We're not scientists, but mostly theologians. We may provide resources from believing scientists, but our emphasis is on what Scripture says. Also, our focus is on providing resources from Reformed believers for Reformed believers. So, you could say, our target audience is narrower than websites like AiG.


----------



## Guido's Brother (Jun 4, 2015)

Douglas Padgett said:


> Was it a conscious decision not to have a comments section on the articles? It would be neat to see some interaction with the articles by the reading public.



Douglas,

Yes, we decided not to allow comments. Sometimes comments allow people to bring forward genuine questions, but unfortunately more often it just gives a platform for the contentious, especially on issues relating to origins.


----------



## Jeri Tanner (Jun 4, 2015)

This is encouraging and I'm looking forward to reading more.


----------



## timfost (Jun 5, 2015)

Thanks for sharing! We should always interpret general revelation with special revelation. Unfortunately, the trend is a reversal. I told a relative recently who believes in an old earth and interpreting scripture from a scientific point of view that what concerns me most is that when we are told by scripture to put faith in God and His word, to put trust in science above God's revelation is putting trust in the wrong place.
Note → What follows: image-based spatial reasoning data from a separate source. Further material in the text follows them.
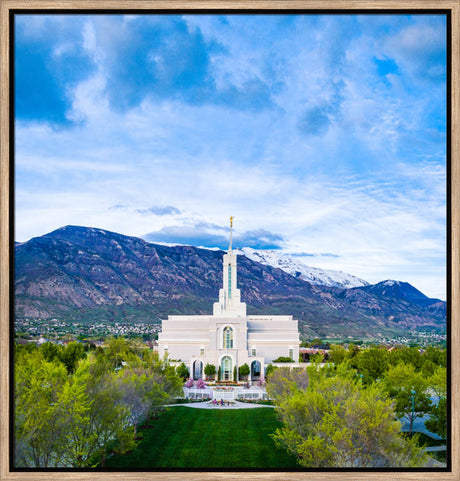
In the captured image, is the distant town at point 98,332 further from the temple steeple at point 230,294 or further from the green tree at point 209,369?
the green tree at point 209,369


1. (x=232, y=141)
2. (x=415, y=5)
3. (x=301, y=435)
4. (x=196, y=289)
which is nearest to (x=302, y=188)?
(x=232, y=141)

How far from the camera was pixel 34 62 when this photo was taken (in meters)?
26.8

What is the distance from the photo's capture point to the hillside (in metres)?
55.1

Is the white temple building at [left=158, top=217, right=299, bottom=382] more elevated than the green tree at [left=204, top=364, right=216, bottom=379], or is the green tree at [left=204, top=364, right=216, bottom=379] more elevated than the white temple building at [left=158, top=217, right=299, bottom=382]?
the white temple building at [left=158, top=217, right=299, bottom=382]

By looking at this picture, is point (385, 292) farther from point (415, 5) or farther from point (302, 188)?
point (415, 5)

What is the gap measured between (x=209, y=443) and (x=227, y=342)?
63.5 ft

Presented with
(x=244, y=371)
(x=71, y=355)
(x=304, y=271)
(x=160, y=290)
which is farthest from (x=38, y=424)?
(x=304, y=271)

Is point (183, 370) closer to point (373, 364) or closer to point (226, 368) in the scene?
point (226, 368)

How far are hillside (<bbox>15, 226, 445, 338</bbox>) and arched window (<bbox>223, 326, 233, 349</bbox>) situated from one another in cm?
2089

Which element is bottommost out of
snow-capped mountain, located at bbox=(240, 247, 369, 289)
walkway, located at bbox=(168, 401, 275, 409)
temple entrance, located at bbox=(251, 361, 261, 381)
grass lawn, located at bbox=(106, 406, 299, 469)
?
temple entrance, located at bbox=(251, 361, 261, 381)

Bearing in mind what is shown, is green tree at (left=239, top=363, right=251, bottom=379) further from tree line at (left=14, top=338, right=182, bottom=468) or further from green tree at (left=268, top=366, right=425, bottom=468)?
green tree at (left=268, top=366, right=425, bottom=468)

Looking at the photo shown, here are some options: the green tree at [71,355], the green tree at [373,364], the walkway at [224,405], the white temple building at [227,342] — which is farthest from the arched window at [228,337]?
the walkway at [224,405]

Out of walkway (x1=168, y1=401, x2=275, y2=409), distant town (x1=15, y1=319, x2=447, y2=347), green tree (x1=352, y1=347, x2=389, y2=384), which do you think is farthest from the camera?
distant town (x1=15, y1=319, x2=447, y2=347)

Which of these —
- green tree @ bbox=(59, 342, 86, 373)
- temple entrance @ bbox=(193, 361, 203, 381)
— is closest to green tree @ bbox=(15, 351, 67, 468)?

He proceeded to explain that the main focus of scripture is redemption, so these other details are not as important.

What has happened to the doctrine that the scriptures reveal the glory of God so that we can rightly know and obey Him? If salvation is the most important thing, the glory of God is very man-centered.

Thanks for sharing!


----------



## GraceOverwhelmsMe (Jun 5, 2015)

timfost said:


> What has happened to the doctrine that the scriptures reveal the glory of God so that we can rightly know and obey Him? If salvation is the most important thing, the glory of God is very man-centered.



Didn't you hear? Rob Bell told us that "We are the gospel!" I thought everybody knew that the most important thing in the Bible is how we benefit from the glory of God? No? *shrugs* /endsarcasm

Unfortunately this ^ is what is being taught by liberal critical scholars, and this is what people are eating up. They love to love a God that makes them the most important thing. They love to love a God who puts people's desires and dreams and fairy dust wishes above His own Glory.

Show them the real God of Scripture, and they tell you that they can't believe in a God who does x, y, z as if their approval of the actions of God define who God is. 

Sorry. Makes me real mad sometimes.


----------